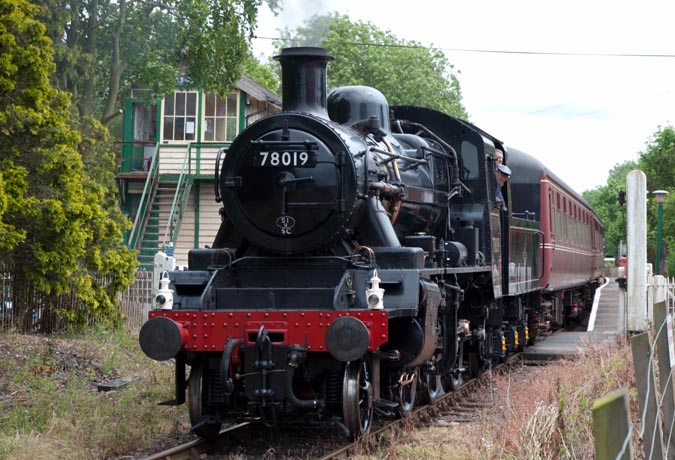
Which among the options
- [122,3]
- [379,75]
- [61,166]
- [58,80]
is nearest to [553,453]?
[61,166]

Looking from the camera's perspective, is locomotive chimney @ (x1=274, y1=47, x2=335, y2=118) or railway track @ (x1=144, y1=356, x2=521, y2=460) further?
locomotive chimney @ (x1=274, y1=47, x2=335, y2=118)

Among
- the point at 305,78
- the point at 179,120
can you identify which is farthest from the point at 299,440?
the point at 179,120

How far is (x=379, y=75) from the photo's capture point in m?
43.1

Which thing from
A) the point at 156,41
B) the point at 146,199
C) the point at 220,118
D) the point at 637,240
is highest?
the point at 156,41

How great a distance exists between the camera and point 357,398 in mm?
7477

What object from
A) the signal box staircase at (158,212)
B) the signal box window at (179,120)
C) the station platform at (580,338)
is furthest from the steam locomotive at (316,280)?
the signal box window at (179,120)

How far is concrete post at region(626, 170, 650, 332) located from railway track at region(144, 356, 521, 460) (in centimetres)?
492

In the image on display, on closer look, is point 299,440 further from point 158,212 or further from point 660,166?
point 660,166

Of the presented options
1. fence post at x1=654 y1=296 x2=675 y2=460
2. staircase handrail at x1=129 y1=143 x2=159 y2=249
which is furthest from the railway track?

EXERCISE >>
Print the listing above in full, exactly as written. Omit any pictures.

RESULT OF THIS TASK >>
Which among the options
- [122,3]
- [379,75]
- [61,166]
- [58,80]
is nearest to [553,453]?
[61,166]

Looking from the camera's perspective, is locomotive chimney @ (x1=274, y1=47, x2=335, y2=118) or railway track @ (x1=144, y1=356, x2=521, y2=460) further?
locomotive chimney @ (x1=274, y1=47, x2=335, y2=118)

Among
- the point at 305,78
- the point at 179,120
can you identify which is farthest from the point at 299,440?
the point at 179,120

How far is (x=379, y=75) from the photo's capture point in m?
43.1

Which thing from
A) the point at 156,41
B) the point at 146,199
C) the point at 220,118
D) the point at 637,240
is highest?
the point at 156,41

How great a distance exists between the camera and point 357,398 in mm?
7477

What object from
A) the signal box staircase at (158,212)
B) the signal box window at (179,120)
C) the station platform at (580,338)
is furthest from the steam locomotive at (316,280)?
the signal box window at (179,120)

How far is concrete post at region(626, 170, 650, 332) located from railway track at region(144, 356, 521, 460) (in centimetres)?
492

In the image on display, on closer look, is point 299,440 further from point 158,212 or further from point 660,166?
point 660,166

Of the presented options
1. fence post at x1=654 y1=296 x2=675 y2=460
2. staircase handrail at x1=129 y1=143 x2=159 y2=249
which is furthest from the railway track?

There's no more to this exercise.